{
 "cells": [
  {
   "cell_type": "markdown",
   "metadata": {},
   "source": [
    "# Mini-project: k-means + an LSH approximate-nearest-neighbor index\n",
    "**Goal:** cluster from scratch (memorable style), see why k-means++ init matters, then build\n",
    "a random-hyperplane LSH index and measure the recall-vs-speed tradeoff that every vector DB lives on.\n",
    "**Concepts:** clustering, init sensitivity, ANN search. **Time:** ~2h.\n",
    "\n",
    "**How to work:** TODOs in order; un-comment each check after implementing. Solutions at the bottom."

#### Collected material:
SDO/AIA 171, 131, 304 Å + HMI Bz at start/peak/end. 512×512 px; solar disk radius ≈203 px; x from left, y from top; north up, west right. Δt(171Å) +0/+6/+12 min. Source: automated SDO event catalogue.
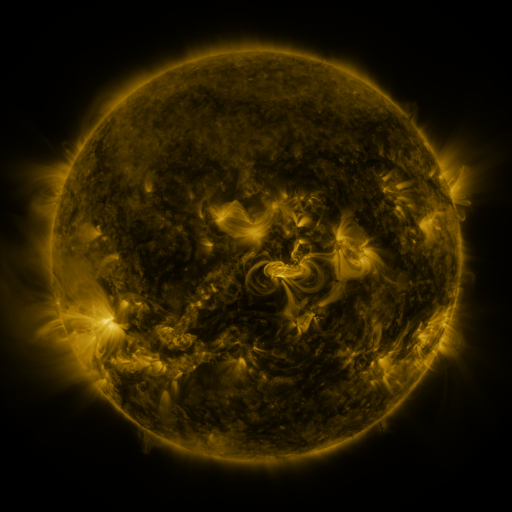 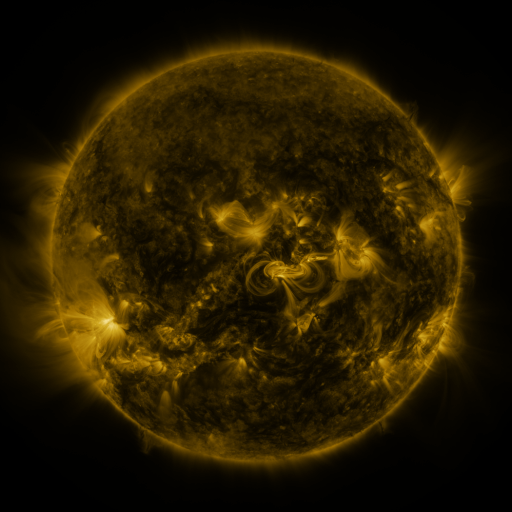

#### Required actions:
a – In the k-means and LSH notebook:
(i) About how long does the notebook say the project takes?
(ii) What type of LSH index does it have you build?
(iii) Where are the solutions located?
b – Can you carry the k-means and LSH notebook forward from the point where it stops?

#### Task results:
a –
(i) About two hours.
(ii) A random-hyperplane LSH index.
(iii) At the bottom.

b –
   ]
  },
  {
   "cell_type": "code",
   "metadata": {},
   "execution_count": null,
   "outputs": [],
   "source": [
    "import numpy as np\n",
    "\n",
    "rng = np.random.default_rng(42)\n",
    "np.seterr(all=\"ignore\")  # macOS Accelerate emits spurious matmul warnings\n",
    "\n",
    "def make_blobs(num_clusters=5, points_per=200, dim=16, spread=0.6):\n",
    "    centers = rng.normal(0, 4, (num_clusters, dim))\n",
    "    points, labels = [], []\n",
    "    for idx, center in enumerate(centers):\n",
    "        points.append(center + rng.normal(0, spread, (points_per, dim)))\n",
    "        labels += [idx] * points_per\n",
    "    return np.vstack(points), np.array(labels), centers\n",
    "\n",
    "X, TRUE_LABELS, TRUE_CENTERS = make_blobs()"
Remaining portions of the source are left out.